Allah-u Teâlâ onda öyle tecellî etmiş, Resul-i Ekrem -sallallahu aleyhi ve sellem- Efendimiz'i "Nur saçan kandil" mânâsına gelen "Sirâc-ı münîr" yaptığı gibi, ona da Resulullah Aleyhisselâm'a verdiği nuru vermiş, verdiği için bütün âlemleri o nur ihâta etmiştir.
"Tâ arşın çevresinden yerin zeminine kadar; kendisine irşad, hidayet, iman ve mârifet gelen herkes, elde edeceğini ancak onun yolu ile elde eder, ondan istifadesini yapar, herkes ondan feyz alır."
İşte bu Resulullah Aleyhisselâm'ın nurudur. O nuru o taşıyor. Fakir bunu hep söylüyoruz. "İşi gören Kudsî ruh'tur, işi gören Resulullah Aleyhisselâm'ın nurudur." diyoruz, bunu kimse anlamıyor.
Resulullah -sallallahu aleyhi ve sellem- Efendimiz'in nurunu taşıyan, umuma hayat veriyor. O da bir "Sirâc-ı münîr"dir. Onun nurunu taşıdığı için dünyaya değil, âlemlere şâmildir. Maskede hüküm yok, hüküm maskenin içindekindedir.

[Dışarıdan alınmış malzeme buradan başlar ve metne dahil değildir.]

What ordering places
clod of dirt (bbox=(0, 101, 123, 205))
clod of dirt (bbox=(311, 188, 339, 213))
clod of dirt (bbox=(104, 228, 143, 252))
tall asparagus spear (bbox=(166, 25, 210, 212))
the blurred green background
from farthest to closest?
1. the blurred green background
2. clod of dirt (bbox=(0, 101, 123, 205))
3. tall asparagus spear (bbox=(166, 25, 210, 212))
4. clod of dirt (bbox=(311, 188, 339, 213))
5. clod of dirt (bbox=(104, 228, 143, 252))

"Arada o olmadan, onun tavassutu olmadan kimse bu nimete kavuşamaz."
Meselâ Resulullah -sallallahu aleyhi ve sellem- Efendimiz'e tâbi olmayan bir kimse, her ne kadar kendi halinde bir şeyler yapsa makbul müdür? İşte bunun gibi, onun vekâletini üzerine alıp bu nura sahip olana da yönelmesi gerekir. İstifadesi ondan geliyor. Bu işi gören doğrudan doğruya Resulullah Aleyhisselâm'ın nurudur.
Mevlânâ -kuddise sırruh- Hazretleri buyururlar ki:
"Açtılar kenz-i füyûzu olunuz hil'at-pûş,
Mustafa geldi yine cümleniz imân ediniz."
"Yine geldi" beyanları ile ikinci bin seneyi işaret ediyorlar.
"Böyle bir devlet kimseye müyesser olmaz."
Bir Asr-ı saâdet, bir de bu zaman.
"Onun hidayetinin nurları bahr-ı muhid gibi bütün âlemi sarmıştır."
Güneşin ışıkları dünyanın her tarafını sardığı gibi, o "Sirâc-ı münîr" olduğu zaman Allah-u Teâlâ'nın nuru her tarafa sirayet eder.
"O deryâ donup kalmış buz denizi gibidir, hiç dalgalanmaz."
Allah-u Teâlâ ona öyle bir mahviyet bahşetmiştir ki, bütün bu hâller, bu vasıflar onun için hiç görülmez, övünmeye şayan olmaz.
Kendisinin hiç olduğunu bildiği için donup kalmıştır. En küçük bir hareket yapmaz, en küçük bir varlıkta bulunmaz...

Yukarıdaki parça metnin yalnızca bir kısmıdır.